Why laptops will kick desktop PCs to the curb - makimaki
http://arstechnica.com/news.ars/post/20080810-opinion-why-laptops-will-kick-desktop-pcs-to-the-curb.html
======
SwellJoe
I'm going to show my age and say that you will never, ever, find me saying, "I
like working on a laptop better than a desktop machine". Big monitor, nice
keyboard, big mouse pad, all in exactly the same place every day. That's what
I need to be happy in my computing experience.

Almost every other hacker I know prefers a laptop and they're quite content to
roam with their work. I just don't get anything done that way. I guess I'm
just too much of a princess.

I can see the argument that one can plug in a proper monitor and
keyboard...but why? My desktop is nearly a year old, and still probably about
twice as fast as _any_ laptop anyone in this discussion owns and has more RAM
and disk space, and it only cost about $1000 to build. To get close to the
performance of this desktop machine in a lappy, you'd spend $3000 or more (and
your memory bus will still be 50% slower).

Then again, most of the folks in this discussion aren't compiling software
every day...so maybe I'll change my tune when I no longer have that task as
part of my core job.

------
noonespecial
I use those "laptops that are too big to be laptops" as desktop machines.

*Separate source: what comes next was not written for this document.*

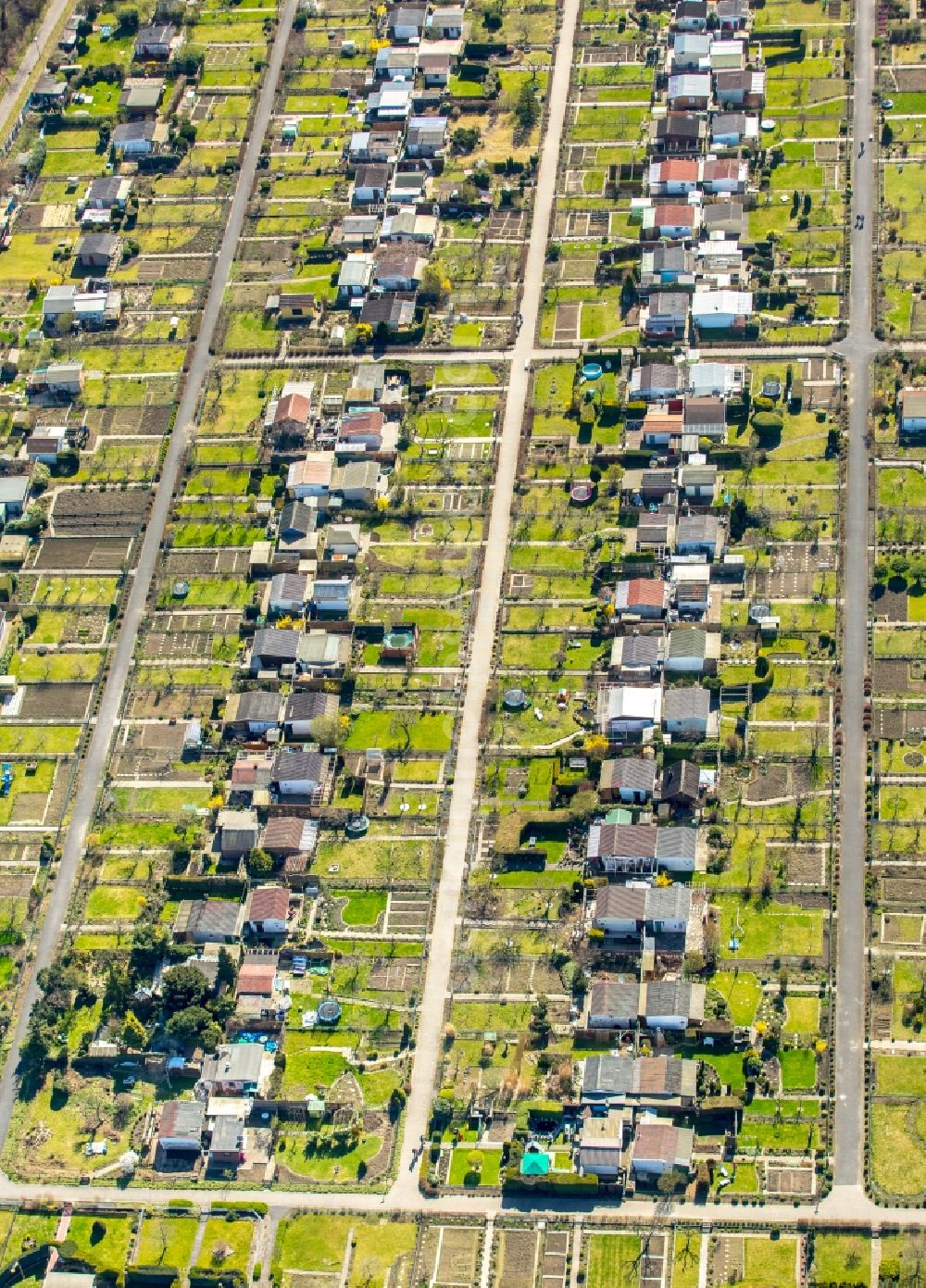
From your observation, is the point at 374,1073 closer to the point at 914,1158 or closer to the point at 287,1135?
the point at 287,1135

I
just hook up a keyboard and monitor and leave them closed as if they were a
tower.

The advantages: Quieter (much), built in UPS (battery), more power efficient,
portable when they need to be, less desk/floor space wasted. The only
disadvantage is the lack of PCI slots if you're into that sort of thing. I
find USB takes care of just about everything I need to plug in.

Haven't used a "desktop" in years.

------
STHayden
they haven't already? Last I heard Laptop greatly out sell desktops.

I think boxes will be around for a long time. Servers. Custom made systems.

But as a consumer devise it's been in trouble for a while.

------
hhm
Am I the only one who finds notebooks less confortable for coding, than
desktop computers? The position of the keyboard and screen isn't very good for
my back and hands...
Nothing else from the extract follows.